CONSIGNES:
(1) D'après le texte sur l'obéissance dans l'Église, qu'est-ce qui a ramené cette question au premier plan de l'actualité ? Répondez en une à trois phrases.
(2) Selon le texte sur l'obéissance dans l'Église, en quelle année Lucien Méroz a-t-il publié son ouvrage ?
(3) Rédigez la suite du texte sur l'obéissance dans l'Église, à partir de sa dernière phrase.

EXTRAIT DU TEXTE:
Plusieurs faits récents viennent de remettre aux devants de 
l’actualité, si tant est qu’elle les ait jamais quittés, la question 
cruciale de l’obéissance dans l’Église. Certains, à l’occasion de la 
sortie concomitante de la biographie de 
Dom Gérard par 
Yves Chiron et du cinquantenaire du décès du Padre Pio, ont opposé 
les désobéissances qui ont marqué la vie du fondateur de l’abbaye 
Sainte-Madeleine du Barroux depuis la quasi fondation de Bédoin, en
 1972, jusqu’à la reconnaissance canonique de 1988, à l’obéissance 
constante de Padre Pio soumis pourtant à des persécutions et des 
décisions injustes. De plus, à la publication du livre de Mgr de 
Sinety, 
Il faut que des voix s’élèvent prônant une 
immigration sans limites, et dont l’indigence intellectuelle n’est 
surpassée que par la suffisance cléricale, il est souvent 
répondu : « Mais c’est la volonté du pape ! » En 1977, un protestant
 converti disciple du cardinal Journet, Lucien Méroz publiait un 
ouvrage du plus haut intérêt, 
L’obéissance dans l’Église. Aveugle ou clairvoyante, qui peut nous aider à résoudre ce dilemme.

FICHES RÉPERTORIÉES:
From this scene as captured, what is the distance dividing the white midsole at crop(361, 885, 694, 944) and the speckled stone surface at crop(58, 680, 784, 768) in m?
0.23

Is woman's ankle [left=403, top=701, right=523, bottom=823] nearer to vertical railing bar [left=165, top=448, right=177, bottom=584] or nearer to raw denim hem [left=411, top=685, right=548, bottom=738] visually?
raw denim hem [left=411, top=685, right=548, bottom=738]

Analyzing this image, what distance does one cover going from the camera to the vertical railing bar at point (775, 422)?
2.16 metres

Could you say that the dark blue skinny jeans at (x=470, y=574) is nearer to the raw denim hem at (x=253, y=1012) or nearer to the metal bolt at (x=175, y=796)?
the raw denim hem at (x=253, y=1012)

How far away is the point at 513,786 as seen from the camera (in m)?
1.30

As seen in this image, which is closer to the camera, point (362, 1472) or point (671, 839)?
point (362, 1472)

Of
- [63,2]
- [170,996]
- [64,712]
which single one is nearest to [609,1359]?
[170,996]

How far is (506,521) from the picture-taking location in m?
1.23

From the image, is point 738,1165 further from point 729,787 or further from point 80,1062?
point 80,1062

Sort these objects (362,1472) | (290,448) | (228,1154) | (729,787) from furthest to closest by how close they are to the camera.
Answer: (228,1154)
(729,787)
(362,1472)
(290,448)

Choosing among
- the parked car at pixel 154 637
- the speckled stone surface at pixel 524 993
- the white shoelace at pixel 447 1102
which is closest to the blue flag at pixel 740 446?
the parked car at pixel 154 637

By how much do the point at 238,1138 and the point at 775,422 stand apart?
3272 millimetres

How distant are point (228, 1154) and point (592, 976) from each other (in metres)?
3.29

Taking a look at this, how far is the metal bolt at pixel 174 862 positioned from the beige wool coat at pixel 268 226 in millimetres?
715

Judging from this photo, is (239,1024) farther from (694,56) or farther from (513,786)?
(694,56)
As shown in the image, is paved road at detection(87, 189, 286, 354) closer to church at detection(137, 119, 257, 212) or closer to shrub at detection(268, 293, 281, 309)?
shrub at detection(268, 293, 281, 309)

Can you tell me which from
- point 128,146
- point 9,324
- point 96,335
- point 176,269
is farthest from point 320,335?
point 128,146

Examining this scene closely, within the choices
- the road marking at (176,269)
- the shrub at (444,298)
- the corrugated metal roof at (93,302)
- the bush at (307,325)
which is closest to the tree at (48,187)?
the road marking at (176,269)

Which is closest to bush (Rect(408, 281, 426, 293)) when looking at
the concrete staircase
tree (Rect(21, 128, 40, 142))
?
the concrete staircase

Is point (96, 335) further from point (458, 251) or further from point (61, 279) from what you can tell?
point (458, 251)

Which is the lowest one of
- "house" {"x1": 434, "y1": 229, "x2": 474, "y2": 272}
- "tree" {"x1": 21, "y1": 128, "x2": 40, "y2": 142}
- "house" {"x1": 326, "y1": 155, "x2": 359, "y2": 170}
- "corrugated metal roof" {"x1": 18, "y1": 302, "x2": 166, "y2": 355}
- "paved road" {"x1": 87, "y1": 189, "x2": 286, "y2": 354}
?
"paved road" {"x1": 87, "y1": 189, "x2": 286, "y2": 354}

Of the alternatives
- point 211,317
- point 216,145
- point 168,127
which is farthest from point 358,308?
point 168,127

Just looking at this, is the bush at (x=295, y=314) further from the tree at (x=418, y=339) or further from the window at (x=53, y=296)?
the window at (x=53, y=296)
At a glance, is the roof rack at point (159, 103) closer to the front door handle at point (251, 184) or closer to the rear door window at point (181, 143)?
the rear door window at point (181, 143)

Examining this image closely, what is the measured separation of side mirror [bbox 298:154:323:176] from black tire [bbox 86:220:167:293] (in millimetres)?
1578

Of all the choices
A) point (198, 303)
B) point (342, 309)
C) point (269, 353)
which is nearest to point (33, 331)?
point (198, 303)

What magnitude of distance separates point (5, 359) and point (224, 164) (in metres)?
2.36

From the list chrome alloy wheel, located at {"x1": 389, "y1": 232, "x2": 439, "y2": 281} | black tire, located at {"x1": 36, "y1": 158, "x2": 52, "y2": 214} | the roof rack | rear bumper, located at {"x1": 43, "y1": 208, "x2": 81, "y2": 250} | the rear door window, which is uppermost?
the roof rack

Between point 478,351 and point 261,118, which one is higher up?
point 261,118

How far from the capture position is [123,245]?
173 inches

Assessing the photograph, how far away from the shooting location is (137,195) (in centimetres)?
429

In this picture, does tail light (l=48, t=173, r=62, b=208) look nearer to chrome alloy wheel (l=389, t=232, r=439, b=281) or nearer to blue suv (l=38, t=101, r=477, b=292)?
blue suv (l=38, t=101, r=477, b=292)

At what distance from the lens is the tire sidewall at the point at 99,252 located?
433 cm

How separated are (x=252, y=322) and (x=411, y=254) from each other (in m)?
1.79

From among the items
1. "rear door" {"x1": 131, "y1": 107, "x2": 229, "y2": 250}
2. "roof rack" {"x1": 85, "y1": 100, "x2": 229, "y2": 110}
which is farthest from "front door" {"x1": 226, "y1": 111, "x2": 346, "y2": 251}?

--

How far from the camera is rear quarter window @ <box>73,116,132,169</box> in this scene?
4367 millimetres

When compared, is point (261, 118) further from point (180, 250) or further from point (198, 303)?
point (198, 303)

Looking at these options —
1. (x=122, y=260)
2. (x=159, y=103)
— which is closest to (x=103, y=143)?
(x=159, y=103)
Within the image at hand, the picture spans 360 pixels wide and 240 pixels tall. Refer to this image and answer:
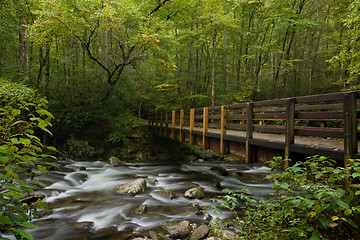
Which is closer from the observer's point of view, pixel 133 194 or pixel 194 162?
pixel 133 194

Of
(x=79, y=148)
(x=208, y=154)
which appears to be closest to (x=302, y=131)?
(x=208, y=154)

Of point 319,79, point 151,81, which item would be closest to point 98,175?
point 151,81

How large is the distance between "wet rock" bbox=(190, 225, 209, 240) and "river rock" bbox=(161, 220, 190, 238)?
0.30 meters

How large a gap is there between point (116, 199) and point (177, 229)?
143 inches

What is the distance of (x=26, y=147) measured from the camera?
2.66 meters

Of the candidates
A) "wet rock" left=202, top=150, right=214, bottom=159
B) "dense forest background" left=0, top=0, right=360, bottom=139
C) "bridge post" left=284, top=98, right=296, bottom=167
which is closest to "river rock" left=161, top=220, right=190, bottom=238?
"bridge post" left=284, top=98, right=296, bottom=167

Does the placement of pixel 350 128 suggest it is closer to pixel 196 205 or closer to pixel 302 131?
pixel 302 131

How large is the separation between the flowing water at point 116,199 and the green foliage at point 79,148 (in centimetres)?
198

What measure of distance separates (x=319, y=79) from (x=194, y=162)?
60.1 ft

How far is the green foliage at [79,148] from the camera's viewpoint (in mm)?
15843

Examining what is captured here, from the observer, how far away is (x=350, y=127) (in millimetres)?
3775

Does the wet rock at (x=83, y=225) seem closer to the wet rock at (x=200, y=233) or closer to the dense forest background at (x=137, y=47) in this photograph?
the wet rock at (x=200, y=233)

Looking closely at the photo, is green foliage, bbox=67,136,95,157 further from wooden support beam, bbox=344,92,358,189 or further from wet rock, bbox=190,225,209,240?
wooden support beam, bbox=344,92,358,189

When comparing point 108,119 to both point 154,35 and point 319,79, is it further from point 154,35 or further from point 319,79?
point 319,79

CORRIGÉ DES CONSIGNES:
(1) Plusieurs faits récents l'y ont ramenée. D'abord, la parution simultanée de la biographie de Dom Gérard par Yves Chiron et le cinquantenaire de la mort du Padre Pio ont conduit certains à opposer les désobéissances du fondateur du Barroux à l'obéissance constante du Padre Pio. Ensuite, on répond souvent « Mais c'est la volonté du pape ! » à la publication du livre de Mgr de Sinety.

(2) Lucien Méroz a publié son ouvrage en 1977.

(3)
Les mérites de l’obéissance
Rappelons tout d’abord qu’aucun chrétien ne peut ignorer la 
grandeur de la vertu d’obéissance. Sur le plan de la foi, elle est 
l’imitation de la soumission de Jésus-Christ qui nous sauve par son 
obéissance à la volonté de son Père, rachetant ainsi la 
désobéissance d’Adam. C’est en raison de cette obéissance que le 
Christ est constitué prêtre de la Nouvelle alliance, tout lui étant 
soumis au ciel, sur terre et dans les enfers (Phil II, 8). Le grand 
sens de l’obéissance, c’est donc d’obéir au Christ comme le Christ a 
obéi à son Père céleste en faisant la volonté du Père et non la sienne
 jusqu’à accepter la mort et la mort de la Croix. « 
L’obéissance est la vertu suprême » résume Simone Weil dans 
L’Enracinement.
 L’obéissance chrétienne est ainsi une absolue soumission de 
l’intelligence et de la volonté à Dieu, révélé par Jésus-Christ et par
 son Église, qui est selon l’admirable expression de Bossuet « 
Jésus-Christ répandu et communiqué ».
 Elle est ainsi constituée dépositaire des pouvoirs d’enseignement 
et de sanctification que le Christ lui a confiés pour mener les 
hommes au Salut.
Distinguer parmi les actes du magistère
Or comme l’explique le cardinal Journet dans 
L’Église du Verbe incarné,
 le magistère doctrinal de l’Église se situe à deux niveaux. Il y a 
tout d’abord un niveau suprême, celui de la révélation divine, de la 
vérité surnaturelle que le Christ a confiée à son Église. Ce dépôt, 
confié aux Apôtres avec une sûreté infaillible, a été conservé et 
développé de manière homogène tout au long de l’histoire de l’Église.
 Sans altération ni erreur, grâce à l’assistance divine promise aux 
Apôtres : « 
Je serai avec vous jusqu’à la consommation des siècles »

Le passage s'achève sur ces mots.